• _Estratto della fonte_:

▽

Il rocambolesco “ritorno alla realtà” di un Peter Pan contemporaneo: L’impero del sogno di Vanni Santoni
L’impero del sogno (Mondadori) di Vanni Santoni evoca fin da subito quell’immaginario di matrice postmoderna che negli ultimi vent’anni ha nutrito buona parte delle giovani generazioni, come lo stesso autore ha evidenziato ragionando sui suoi modelli (qui l’intervista). Santoni mescola il fantasy a una serie di riferimenti classici – letterari, filosofici, iconici e cinematografici – che riemergono in moltissimi punti del testo: Kafka diventa così compagno di Ken il guerriero nella “stanza profonda”, Freud e Jung vanno a braccetto con i munacielli, “spiriti” del folclore napoletano, le pitture rupestri etrusche fanno da pendant all’espressionismo di Kubin.
Tuttavia questo multiforme insieme di suggestioni e di atmosfere, alluso dalla caleidoscopica copertina e tradotto in una trama onirico-fantastica dal ritmo indiavolato, può essere interpretato come qualcosa di più di un’operazione di contaminazione tra scrittura realistica e generi visuali, tra riferimenti colti e immaginario da videogame. Infatti il trattamento che il narratore toscano riserva a tale “armamentario” implica la messa in discussione di un’adesione esclusivamente ludica al genere fantasy e modellata su forme mediatiche egemoniche. Santoni, come suggerisce la citazione in esergo tratta da L’inferno del romanzo di Richard Millet – secondo il quale il genere letterario della modernità è minacciato dalla produzione seriale– mira a fare la parodia di «un certo filone della narrativa di consumo, imparentato con il complottismo» (dalla Nota dell’autore p. 273).
Protagonista del romanzo, strutturato in due parti, è Federico Melani, inconcludente studente universitario in perenne contrasto con la madre e con ogni istituzione che gli richieda un’assunzione di responsabilità. Del tutto incapace di prendere in mano la propria vita, “il Mella” trascina le giornate tra giochi di ruolo con gli amici e inutili trasferte universitarie: un vero e proprio Peter Pan contemporaneo. Turbato, e al contempo attratto, da uno strano sogno “seriale”, Federico comincia a indursi un sonno profondo e duraturo con l’ausilio di barbiturici e di sostanze stupefacenti per accedere alle questioni che si discutono in un fantomatico Palacongressi onirico popolato di delegazioni di ogni genere – dagli Inventigatori ai Pleiadiani, dalle Streghe ai Draghi, dal Congresso degli Uccelli ai Muniacelli.

△

• _Dati registrati_:
▽

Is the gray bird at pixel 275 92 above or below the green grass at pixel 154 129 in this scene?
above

△

• _Esercizio scritto 1_:
Rispondi in base alla recensione:
(a) Quale editore pubblica L’impero del sogno?
(b) Da quale opera di Richard Millet proviene la citazione in esergo?
(c) In quante parti è strutturato il romanzo?
• _Esercizio scritto 2_: Restituisci dalla recensione tutto il testo che va da "Protagonista del romanzo, strutturato" giù fino a "Uccelli ai Muniacelli.", senza alcuna modifica.
• _Esercizio scritto 3_:
Le affermazioni seguenti concordano con la recensione? Per ciascuna rispondi sì o no e cita le parole decisive.
(a) Federico Melani è in perenne contrasto con la madre.
(b) La Nota dell’autore si trova a pagina 200.
(c) I munacielli sono spiriti del folclore siciliano.
Le righe registrate non servono.

• _Risposta completa 1_:
(a) Mondadori.
(b) L’inferno del romanzo.
(c) In due parti.

• _Risposta completa 2_:
Protagonista del romanzo, strutturato in due parti, è Federico Melani, inconcludente studente universitario in perenne contrasto con la madre e con ogni istituzione che gli richieda un’assunzione di responsabilità. Del tutto incapace di prendere in mano la propria vita, “il Mella” trascina le giornate tra giochi di ruolo con gli amici e inutili trasferte universitarie: un vero e proprio Peter Pan contemporaneo. Turbato, e al contempo attratto, da uno strano sogno “seriale”, Federico comincia a indursi un sonno profondo e duraturo con l’ausilio di barbiturici e di sostanze stupefacenti per accedere alle questioni che si discutono in un fantomatico Palacongressi onirico popolato di delegazioni di ogni genere – dagli Inventigatori ai Pleiadiani, dalle Streghe ai Draghi, dal Congresso degli Uccelli ai Muniacelli.

• _Risposta completa 3_:
(a) Sì: «in perenne contrasto con la madre».
(b) No: «dalla Nota dell’autore p. 273».
(c) No: «“spiriti” del folclore napoletano».